On Wed, Jan 28, 2009 at 9:23 PM, Mikhail Yakshin
<gr...@gmail.com>wrote:

> Hi,
>
> We have a system based on Hadoop 0.18 / Cascading 0.8.1 and now I'm
> trying to port it to Hadoop 0.19 / Cascading 1.0. The first serious
> problem I've got into that we're extensively using MultipleOutputs in
> our jobs dealing with sequence files that store Cascading's Tuples.
>
> Since Cascading 0.9, Tuples stopped being WritableComparable and
> implemented generic Hadoop serialization interface and framework.
> However, in Hadoop 0.19, MultipleOutputs require use of older
> WritableComparable interface. Thus, trying to do something like:
>
> MultipleOutputs.addNamedOutput(conf, "output-name",
> MySpecialMultiSplitOutputFormat.class, Tuple.class, Tuple.class);
> mos = new MultipleOutputs(conf);
> ...
> mos.getCollector("output-name", reporter).collect(tuple1, tuple2);
>
> yields an error:
>
> java.lang.RuntimeException: java.lang.RuntimeException: class
> cascading.tuple.Tuple not org.apache.hadoop.io.WritableComparable
>        at
> org.apache.hadoop.conf.Configuration.getClass(Configuration.java:752)
>        at
> org.apache.hadoop.mapred.lib.MultipleOutputs.getNamedOutputKeyClass(MultipleOutputs.java:252)
>        at
> org.apache.hadoop.mapred.lib.MultipleOutputs$InternalFileOutputFormat.getRecordWriter(MultipleOutputs.java:556)
>        at
> org.apache.hadoop.mapred.lib.MultipleOutputs.getRecordWriter(MultipleOutputs.java:425)
>        at
> org.apache.hadoop.mapred.lib.MultipleOutputs.getCollector(MultipleOutputs.java:511)
>        at
> org.apache.hadoop.mapred.lib.MultipleOutputs.getCollector(MultipleOutputs.java:476)
>        at my.namespace.MyReducer.reduce(MyReducer.java:xxx)
>
> Is there any known workaround for that?
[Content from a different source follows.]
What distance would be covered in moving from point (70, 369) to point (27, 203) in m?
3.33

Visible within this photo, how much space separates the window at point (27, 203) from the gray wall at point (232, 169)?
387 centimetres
Any progress going on to make
> MultipleOutputs use generic Hadoop serialization?
>
> --
> WBR, Mikhail Yakshin
>

Re: Hadoop 0.19, Cascading 1.0 and MultipleOutputs problem

Posted by Mikhail Yakshin <gr...@gmail.com>.
On Wed, Feb 4, 2009 at 10:07 AM, Alejandro Abdelnur <tu...@gmail.com> wrote:
> Mikhail,
>
> You are right, please open a Jira on this.
>
> Alejandro

Done:
https://issues.apache.org/jira/browse/HADOOP-5167

-- 
WBR, Mikhail Yakshin